With even the official jobs numbers failing to meet estimates and expectations, the government Reserve headed by Jerome Powell has promised to benevolently lower interest levels to guarantee the economy which runs largely on debt and borrowed money, can continue unabated.
Before anyone thinks this really is some kind of reprieve from the How To Protect Your 401k, people should take a look at the reality that the buying price of gold has risen about the same % as the Dow Jones because the Fed Reserve made its dovish statements.
Actually, there’s a lot of reasons to believe that most of the world central banks coming together concurrently and lower rates of interest will not be an indication of positive things in the future, but the official end of the road for stock markets artificially propped up and inflated by easy money, money printing, and market interventions.
Will be the USA the brand new Japan?
Japan’s experiments with low interest levels has succeeded in delivering GDP growth at about – 1% each year because the early 90’s. Indeed, the constant lowering of interest rates considering that the early 60’s ultimately failed when Japan disappointed the entire world which had previously expected it to become the prime contender with all the USA.

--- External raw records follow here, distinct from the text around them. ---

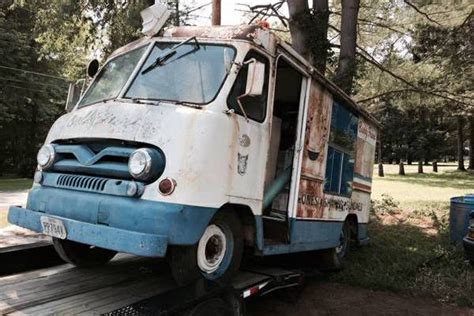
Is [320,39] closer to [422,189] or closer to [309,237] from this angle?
[309,237]

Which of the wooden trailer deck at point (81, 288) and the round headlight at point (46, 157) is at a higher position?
→ the round headlight at point (46, 157)

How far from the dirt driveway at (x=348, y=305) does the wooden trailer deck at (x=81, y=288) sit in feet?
4.35

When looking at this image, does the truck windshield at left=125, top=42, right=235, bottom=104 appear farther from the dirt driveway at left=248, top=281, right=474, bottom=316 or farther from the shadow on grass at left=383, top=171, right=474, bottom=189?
the shadow on grass at left=383, top=171, right=474, bottom=189

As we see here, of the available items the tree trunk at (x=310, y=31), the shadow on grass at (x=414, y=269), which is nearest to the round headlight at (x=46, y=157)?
the shadow on grass at (x=414, y=269)

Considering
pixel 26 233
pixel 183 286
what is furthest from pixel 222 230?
pixel 26 233

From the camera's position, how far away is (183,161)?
4426 mm

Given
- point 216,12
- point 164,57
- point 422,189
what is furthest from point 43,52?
point 422,189

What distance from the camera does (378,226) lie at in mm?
12352

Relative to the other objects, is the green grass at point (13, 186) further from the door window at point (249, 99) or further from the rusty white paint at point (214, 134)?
the door window at point (249, 99)

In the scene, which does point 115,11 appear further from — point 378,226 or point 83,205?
point 83,205

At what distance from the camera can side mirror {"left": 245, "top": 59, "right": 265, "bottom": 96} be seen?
4.89 metres

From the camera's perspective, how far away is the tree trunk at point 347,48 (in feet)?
38.2

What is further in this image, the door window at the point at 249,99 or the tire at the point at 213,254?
the door window at the point at 249,99

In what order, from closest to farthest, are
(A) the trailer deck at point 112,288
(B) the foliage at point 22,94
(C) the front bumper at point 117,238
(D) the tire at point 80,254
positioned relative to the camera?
1. (C) the front bumper at point 117,238
2. (A) the trailer deck at point 112,288
3. (D) the tire at point 80,254
4. (B) the foliage at point 22,94
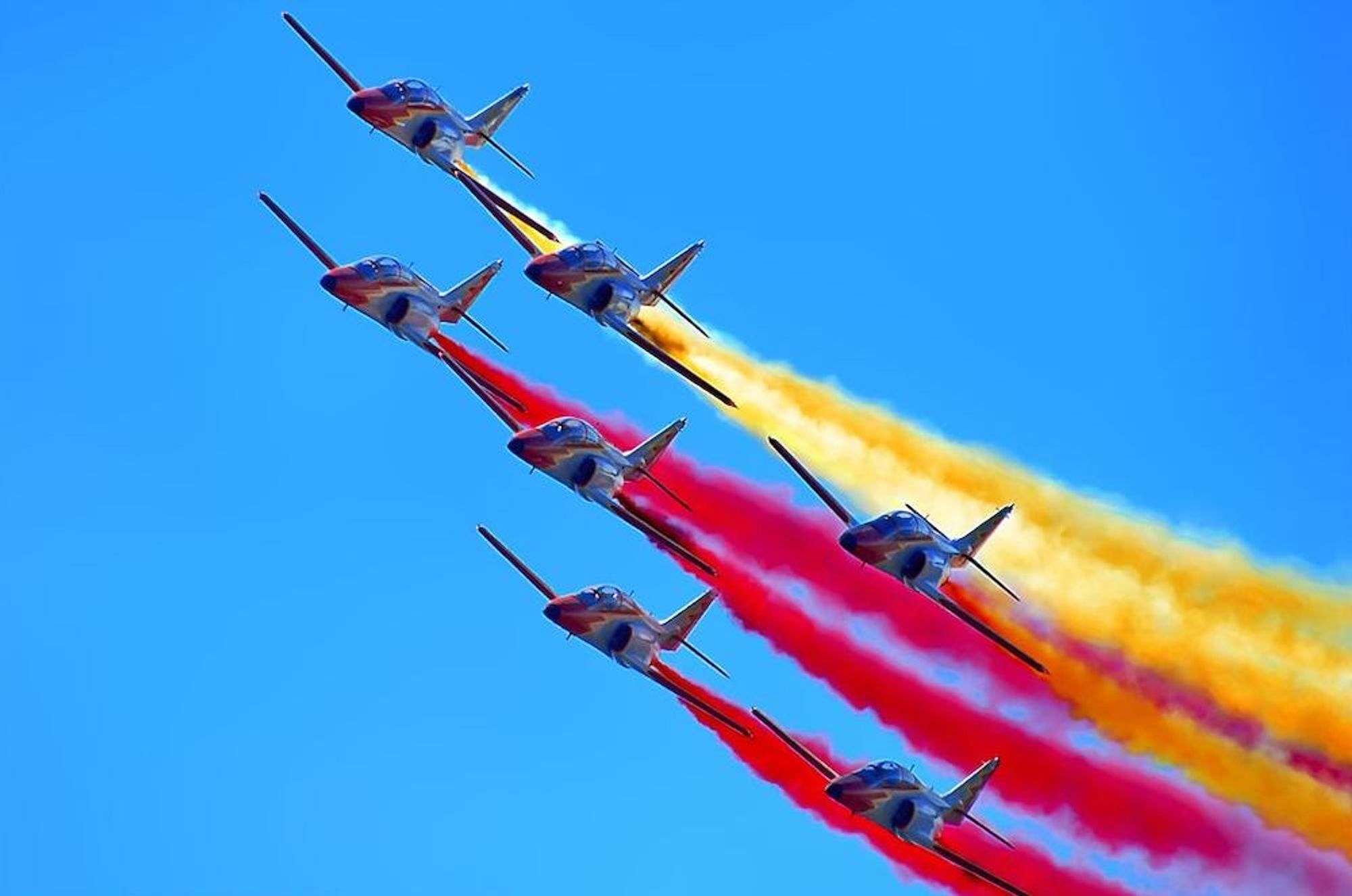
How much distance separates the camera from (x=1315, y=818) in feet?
367

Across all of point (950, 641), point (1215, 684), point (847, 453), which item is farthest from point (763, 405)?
point (1215, 684)

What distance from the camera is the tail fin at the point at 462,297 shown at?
11631 centimetres

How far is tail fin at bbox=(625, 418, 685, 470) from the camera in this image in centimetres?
11225

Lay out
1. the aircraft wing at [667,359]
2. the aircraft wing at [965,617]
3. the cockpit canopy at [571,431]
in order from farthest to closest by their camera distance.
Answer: the cockpit canopy at [571,431], the aircraft wing at [965,617], the aircraft wing at [667,359]

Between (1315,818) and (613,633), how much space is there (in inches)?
1031

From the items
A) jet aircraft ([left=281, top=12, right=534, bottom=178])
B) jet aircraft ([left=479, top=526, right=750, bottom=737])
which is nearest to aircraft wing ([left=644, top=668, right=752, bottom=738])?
jet aircraft ([left=479, top=526, right=750, bottom=737])

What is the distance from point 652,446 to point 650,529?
10.6ft

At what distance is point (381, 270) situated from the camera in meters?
116

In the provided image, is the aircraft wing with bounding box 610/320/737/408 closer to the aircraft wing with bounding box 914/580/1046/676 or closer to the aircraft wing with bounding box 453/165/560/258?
the aircraft wing with bounding box 453/165/560/258

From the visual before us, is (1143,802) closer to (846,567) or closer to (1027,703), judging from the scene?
(1027,703)

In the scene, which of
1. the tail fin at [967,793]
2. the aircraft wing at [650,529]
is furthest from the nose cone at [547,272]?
the tail fin at [967,793]

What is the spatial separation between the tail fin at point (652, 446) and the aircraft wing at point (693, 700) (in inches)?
300

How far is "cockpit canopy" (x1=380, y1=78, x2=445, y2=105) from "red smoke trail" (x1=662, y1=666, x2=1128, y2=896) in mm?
23979

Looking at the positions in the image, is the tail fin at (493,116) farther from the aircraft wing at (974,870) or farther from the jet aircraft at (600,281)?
the aircraft wing at (974,870)
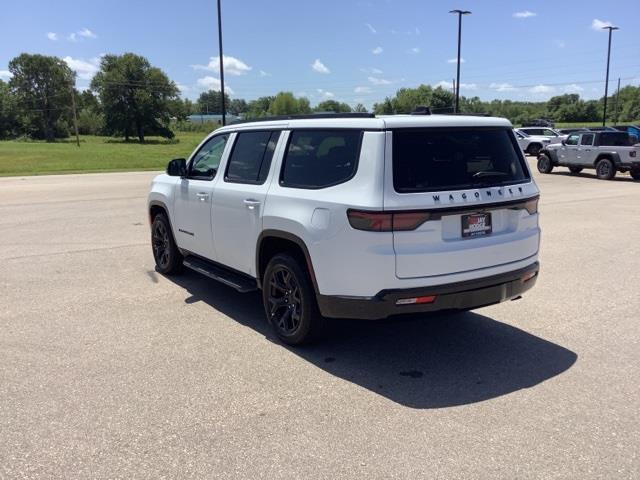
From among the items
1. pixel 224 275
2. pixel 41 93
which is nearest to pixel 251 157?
pixel 224 275

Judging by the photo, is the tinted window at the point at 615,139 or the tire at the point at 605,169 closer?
the tinted window at the point at 615,139

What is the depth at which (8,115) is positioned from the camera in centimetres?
11256

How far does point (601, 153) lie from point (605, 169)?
24.2 inches

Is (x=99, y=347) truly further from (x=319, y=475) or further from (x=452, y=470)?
(x=452, y=470)

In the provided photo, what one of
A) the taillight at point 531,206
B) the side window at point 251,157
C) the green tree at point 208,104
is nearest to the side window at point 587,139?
the taillight at point 531,206

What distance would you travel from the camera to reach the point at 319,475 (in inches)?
114

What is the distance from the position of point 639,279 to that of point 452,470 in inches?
199

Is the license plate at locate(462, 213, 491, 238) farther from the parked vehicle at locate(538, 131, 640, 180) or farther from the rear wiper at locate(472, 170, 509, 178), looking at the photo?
the parked vehicle at locate(538, 131, 640, 180)

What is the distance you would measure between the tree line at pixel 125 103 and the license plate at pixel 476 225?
8819 cm

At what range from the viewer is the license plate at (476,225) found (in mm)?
4027

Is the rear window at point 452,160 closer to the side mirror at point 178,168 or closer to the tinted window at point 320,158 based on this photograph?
the tinted window at point 320,158

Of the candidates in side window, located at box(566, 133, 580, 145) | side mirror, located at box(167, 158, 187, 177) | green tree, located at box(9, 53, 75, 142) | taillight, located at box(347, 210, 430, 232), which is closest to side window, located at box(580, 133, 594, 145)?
side window, located at box(566, 133, 580, 145)

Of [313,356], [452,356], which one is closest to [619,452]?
[452,356]

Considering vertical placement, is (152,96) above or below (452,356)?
above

With so many of current modern countries having interest rates already underneath the official rate of global inflation already, it’s becoming readily apparent that this is simply an additional stall tactic up until the entire global economic and monetary system resets.

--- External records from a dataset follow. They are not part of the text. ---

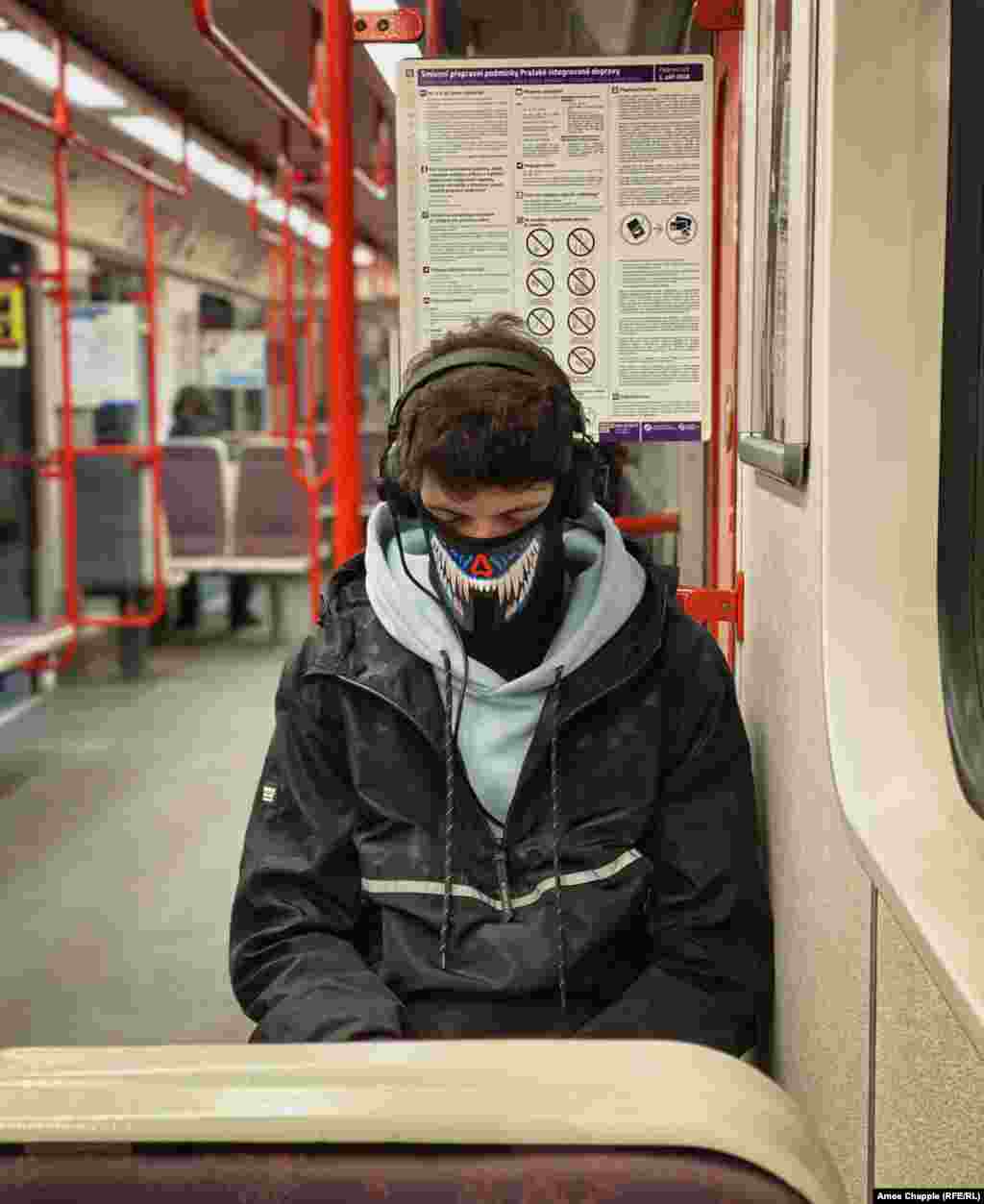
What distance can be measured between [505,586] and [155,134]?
876 cm

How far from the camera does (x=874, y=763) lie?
1.29m

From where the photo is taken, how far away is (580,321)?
2305 mm

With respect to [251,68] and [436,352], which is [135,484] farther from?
[436,352]

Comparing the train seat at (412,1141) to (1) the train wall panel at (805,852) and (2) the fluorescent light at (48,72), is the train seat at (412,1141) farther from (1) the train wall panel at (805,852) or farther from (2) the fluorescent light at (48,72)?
(2) the fluorescent light at (48,72)

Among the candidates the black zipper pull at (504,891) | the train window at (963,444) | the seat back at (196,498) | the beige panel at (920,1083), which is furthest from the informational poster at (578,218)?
the seat back at (196,498)

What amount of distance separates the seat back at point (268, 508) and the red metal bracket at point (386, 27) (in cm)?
716

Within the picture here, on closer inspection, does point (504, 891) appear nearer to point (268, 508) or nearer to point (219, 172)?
point (268, 508)

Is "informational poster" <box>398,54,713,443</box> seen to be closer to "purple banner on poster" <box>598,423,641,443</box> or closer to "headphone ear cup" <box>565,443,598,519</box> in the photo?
"purple banner on poster" <box>598,423,641,443</box>

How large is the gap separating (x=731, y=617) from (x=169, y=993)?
215 cm

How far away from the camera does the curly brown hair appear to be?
1.76 metres

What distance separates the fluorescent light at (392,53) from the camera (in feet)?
7.35

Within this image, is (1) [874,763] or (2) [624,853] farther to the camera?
(2) [624,853]

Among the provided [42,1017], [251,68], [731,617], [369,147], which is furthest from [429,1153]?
[369,147]

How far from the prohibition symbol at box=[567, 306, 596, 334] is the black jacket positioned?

Keeping this in mind, savers, retirees, 401k and IRA holders will all want to position themselves accordingly while the times are still “good”, because one there’s blood in water, the sharks will swarm and lots of accounts won’t survive the feeding frenzy.
This is why you prepare today for what is guaranteed to come. There has never been a world reserve currency that has lasted forever, and because of so many real economic indicators showing a downturn in the economy- record levels of personal, corporate, and government debt; low trading volume, low money velocity from the real economy, lack of auto purchases, record car loan defaults, lower manufacturing orders, lower job creation numbers, reduced savings for your middle class- it’s only dependent on time prior to the bottom falls from underneath the financial system.

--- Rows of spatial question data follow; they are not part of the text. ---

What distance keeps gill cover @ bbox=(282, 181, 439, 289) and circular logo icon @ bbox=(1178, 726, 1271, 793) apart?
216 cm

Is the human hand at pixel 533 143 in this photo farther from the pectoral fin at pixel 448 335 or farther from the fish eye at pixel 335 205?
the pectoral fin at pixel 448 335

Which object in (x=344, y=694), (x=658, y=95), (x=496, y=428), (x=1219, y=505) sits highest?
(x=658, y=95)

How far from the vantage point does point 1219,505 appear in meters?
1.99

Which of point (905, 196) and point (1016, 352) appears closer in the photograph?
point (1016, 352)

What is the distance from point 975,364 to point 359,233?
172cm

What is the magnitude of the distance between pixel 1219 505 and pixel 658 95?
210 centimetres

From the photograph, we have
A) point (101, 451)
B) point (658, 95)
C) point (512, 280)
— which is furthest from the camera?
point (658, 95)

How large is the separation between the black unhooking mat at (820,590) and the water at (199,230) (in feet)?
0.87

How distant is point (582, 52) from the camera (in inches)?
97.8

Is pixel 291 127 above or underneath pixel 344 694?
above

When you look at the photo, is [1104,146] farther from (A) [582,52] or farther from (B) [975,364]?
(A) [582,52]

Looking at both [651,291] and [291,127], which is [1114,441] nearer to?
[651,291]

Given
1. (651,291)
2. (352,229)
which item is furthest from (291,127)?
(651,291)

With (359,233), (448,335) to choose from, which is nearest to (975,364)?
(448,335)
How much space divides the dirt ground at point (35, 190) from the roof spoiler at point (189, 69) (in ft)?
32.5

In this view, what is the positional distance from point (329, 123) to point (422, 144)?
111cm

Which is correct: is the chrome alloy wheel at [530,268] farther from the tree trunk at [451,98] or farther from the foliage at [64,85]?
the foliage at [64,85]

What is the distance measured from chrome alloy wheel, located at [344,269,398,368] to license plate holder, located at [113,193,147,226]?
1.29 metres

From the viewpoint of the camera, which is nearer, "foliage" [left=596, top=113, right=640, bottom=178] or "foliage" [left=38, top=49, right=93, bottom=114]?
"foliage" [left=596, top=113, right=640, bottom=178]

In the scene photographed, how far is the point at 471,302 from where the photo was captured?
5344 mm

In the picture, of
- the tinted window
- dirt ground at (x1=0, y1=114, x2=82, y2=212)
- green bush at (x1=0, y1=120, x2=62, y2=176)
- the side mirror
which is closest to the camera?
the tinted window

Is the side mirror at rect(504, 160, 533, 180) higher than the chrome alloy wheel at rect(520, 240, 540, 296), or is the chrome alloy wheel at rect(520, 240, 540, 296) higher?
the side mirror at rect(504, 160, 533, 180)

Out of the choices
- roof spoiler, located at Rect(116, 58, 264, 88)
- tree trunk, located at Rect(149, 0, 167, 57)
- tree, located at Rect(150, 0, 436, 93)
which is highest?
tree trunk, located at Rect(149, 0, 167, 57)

Perhaps not today. Perhaps not tomorrow. But you can’t print money forever while layoffs are increasing exponentially, Protect Your Retirement From Market Crash inside the real economy is decreasing, now even President Trump is asking wphxrd more QE (quantitative easing), when he once known as the stock markets fake throughout his candidacy for office.
And it’s no surprise then that the cost of gold has broken away from its recent lows to help make surges during this all financial manipulation and tom-foolery, as well as the sky’s the limit for individuals willing to grab silver and gold for 401ks or IRAs.